Blick in Platons Höhle

Dank der Einladung durch das „kulturelle Forum Gartenflügel Ziegelbrücke“ gewährten die Autorin und die Autoren in einer literarischen Ouverture zur 74. Musikwoche Braunwald in packender Weise dem zahlreichen Publikum eine oftmals ganz überraschende Einsicht in den Ursprung ihrer Texte, ganz der für Lesefreudige im voraus eher schwer vorstellbaren Thematik folgend: Literatur über Literatur.



Walter Hauser
Walter Hauser

An zwei Tagen schwirrten Worte der Spurensuchen nach den Ursprüngen von Texten sowohl im Historischen wie auch Autobiografischen der Autorin Gertrud Leutenegger und der Autoren Hugo Loetscher, Thomas Hürlimann, Walter Hauser, Tim Krohn, Perikles Monioudis und Emil Zopfi im stimmigen Ambiente des Kronleuchtersaals im Hotel „Bellevue“ flirtend mit den Gästen über Stunden herum.

Uebersetzen vom Fremden ins Eigene

Immer wieder kam zur Sprache, wie Texte als eine Mischung aus fremden Texten mit eigenem Erleben direkt „in die Feder“ von Autoren fliessen – oftmals ganz bewusst, mehrheitlich führte jedoch das Unbewusste Regie. Bildlich wäre dies so darzustellen, dass auf der einen Uferseite die in bis unendliche Höhen aufgestapelten Buchrücken der vor unserer Zeit geschriebenen Werke erdenschwer lägen und über alle Zeiten hinweg zu den auf der anderen Uferseite wartenden Autoren übersetzten. Ob sie osmotisch in das Innere der Autoren eindrangen oder wirkungslos an ihnen vorbeihuschten, dies konnte das Publikum in spannender Weise mitverfolgen.

Platons Höhlengleichnis

Die Tatsache, dass Autoren „immer ein Buch mehr lesen“, führte Thomas Hürlimann und Tim Krohn auf ihrer Spurensuche bis zu Platon (427-347 v.Chr) und dem in vorchristlichen Zeiten entstandenen „Höhlengleichnis“.

Thomas Hürlimann erzählt in seinem im Herbst erscheinenden Buch „Dämmerschoppen“ u.a. Platons „Höhlengleichnis“ in amüsanter und tiefsinniger Weise, wie Gottfried Keller seinen 70.Geburtstag inkognito auf dem Seelisberg feierte – zu feiern gewillt war. So ist Keller der Korbsessel Platons Höhle gleich der Rückzug vom Aussen, um den Feierlichkeiten zu entsagen, wehrt sich gegen die „Wegschaffung“ in die „verkehrte Welt“, was Keller – na, lesen Sie es selbst – gelang? Dass Gottfried Keller für Thomas Hürlimann Anfang und Begleiter in seinem Schreiben bedeutet, das meisterhafte Verdrehen von Sätzen Kellers bei Hürlimann wieder zu finden ist, das ist im Verwandtschaftlichen der beiden Autoren begründet.

Wer kennt Sie nicht oder noch – die SJW-Heftchen? Tim Krohn erzählt in einer weiteren Elisa-Geschichte Platons Höhlengleichnis darin kindergerecht, d.h. „…bitte nichts Gruseliges und keine Toten…“ wie Elisa fordert und das Gleichnis dennoch erzählt haben will. Als ob wir als unsichtbare Zuhörer/Zuschauer in Tim Krohns Wohnung sässen, erzählt er Elisa das Gleichnis mit einem sie voll befriedigenden Ende und führt Elisa so zum Erkennen des wahren Seins des Menschen Alltages.

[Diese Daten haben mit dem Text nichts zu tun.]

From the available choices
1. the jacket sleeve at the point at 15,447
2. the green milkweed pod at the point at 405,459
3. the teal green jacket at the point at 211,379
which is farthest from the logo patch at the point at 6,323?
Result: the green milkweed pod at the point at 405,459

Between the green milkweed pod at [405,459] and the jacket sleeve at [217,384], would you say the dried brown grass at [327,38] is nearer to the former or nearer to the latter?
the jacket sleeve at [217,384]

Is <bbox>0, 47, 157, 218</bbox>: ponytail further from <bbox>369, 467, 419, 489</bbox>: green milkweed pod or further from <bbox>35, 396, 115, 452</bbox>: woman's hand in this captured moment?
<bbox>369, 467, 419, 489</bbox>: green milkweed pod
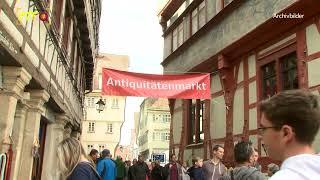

Transposition vom Aussen ins Innen

Ob inspiriert von Werken, geschrieben in vorchristlichen Zeiten über alle Jahrhunderte hinweg bis ins heute, durch eigenes Erleben oder historische Begebenheiten, alle Autoren schöpfen gleichermassen vom Aussen wie vom Innen, die in ihrer ganz eigenen Sprache uns Leser/-innen einen mal offenen, mal verschlüsselten Blick in ihre Welt gewähren. In mystischer Weise Gertrud Leutenegger, autobiografisch stark geprägt durch alle Werke hindurch Hugo Loetscher, durch den Begründer der „Glarner Literatur“ Kaspar Freuler geprägt Perikles Monioudis, Walter Hauser und auch Emil Zopfi. Doch dies illustrieren alles nur einzelne Aspekte in der verschlungenen Suche nach dem wahren Ursprung eines Textes, die in faszinierender Nähe das Publikum zusammen mit den Autoren gemeinsam wagte an zwei Tagen beim „Literarischen Vorspiel“ in Braunwald.